I should clarify that I do not position myself as a “hired gun”– meaning a camera operator who turns over their footage at the end of the day. I choose to assume the role of producer and maintain control over my intellectual property or the finished video product. I cannot do this in the traditional motion picture industry but that business model is changing due to technology and the influx of indie filmmakers who are making their own rules and bringing their films to market themselves. And for the most part – I can’t do this in high-end broadcast spots when working with a middleman – or ad agency where ultimately their end customer maintains all rights.
However, the demand for video has skyrocketed in recent years and with that has created a new client base who are using video in new ways and on new platforms. I am establishing my own set of rules accordingly. One of them is licensing the finished product just as I did my still images. I can only do that with video productions that I have produced and hold the copyright to.
Typically, I will separate the licensing of my still images from the video product as well as the creative fees. I may be shooting both mediums on the same job but I handle the licensing differently. I have found that video has a shorter shelf life so I am not as concerned about the duration of the license (length of time) as I am with still imagery. But I am concerned about it’s “reach” which these days is global – thanks to YouTube.
Another thing I do is I make sure that it is stated in my contract and/or estimate that the license for the entire video production does NOT include permissions and/or licenses to any still images that are made from frame grabs pulled out of the video footage.

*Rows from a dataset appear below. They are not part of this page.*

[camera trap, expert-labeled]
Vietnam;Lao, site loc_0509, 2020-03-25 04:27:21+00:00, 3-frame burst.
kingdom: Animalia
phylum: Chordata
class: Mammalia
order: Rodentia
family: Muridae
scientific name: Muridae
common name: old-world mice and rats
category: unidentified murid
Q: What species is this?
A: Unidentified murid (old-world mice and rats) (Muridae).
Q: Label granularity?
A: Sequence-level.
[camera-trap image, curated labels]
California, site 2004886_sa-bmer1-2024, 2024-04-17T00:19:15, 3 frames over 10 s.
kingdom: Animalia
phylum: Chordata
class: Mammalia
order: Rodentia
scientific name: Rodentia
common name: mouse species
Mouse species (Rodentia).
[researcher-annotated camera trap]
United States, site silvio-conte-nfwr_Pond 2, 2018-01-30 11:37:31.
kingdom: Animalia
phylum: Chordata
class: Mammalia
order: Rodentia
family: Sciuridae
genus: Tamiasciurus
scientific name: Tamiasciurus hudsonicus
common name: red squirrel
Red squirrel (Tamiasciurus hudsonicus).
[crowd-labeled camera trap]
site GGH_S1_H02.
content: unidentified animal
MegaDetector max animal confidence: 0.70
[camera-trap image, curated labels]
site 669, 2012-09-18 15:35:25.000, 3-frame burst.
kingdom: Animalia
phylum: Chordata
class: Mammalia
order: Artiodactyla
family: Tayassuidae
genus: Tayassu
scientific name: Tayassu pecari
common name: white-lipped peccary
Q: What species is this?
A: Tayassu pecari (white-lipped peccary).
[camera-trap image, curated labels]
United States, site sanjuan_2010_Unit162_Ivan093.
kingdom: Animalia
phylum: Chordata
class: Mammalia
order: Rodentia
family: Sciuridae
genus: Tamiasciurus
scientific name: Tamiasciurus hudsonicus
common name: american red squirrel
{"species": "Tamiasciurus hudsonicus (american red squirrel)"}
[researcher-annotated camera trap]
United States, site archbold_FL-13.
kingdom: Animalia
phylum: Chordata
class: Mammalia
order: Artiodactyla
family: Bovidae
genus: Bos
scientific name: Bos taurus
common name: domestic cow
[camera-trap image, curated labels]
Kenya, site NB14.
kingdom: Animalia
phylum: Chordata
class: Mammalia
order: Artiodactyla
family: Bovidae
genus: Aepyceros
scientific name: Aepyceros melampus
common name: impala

Putting this up front in the estimate has actually proved beneficial because if a client does anticipate the need for still images – they will hire me to create stills – rather than take them from frame grabs.
We are living at a time where just about everyone’s business models are changing. So, if someone tells you that licensing video isn’t the norm – outside of the stock motion footage business – think again. What is the norm these days? It may be the precedent we are setting now.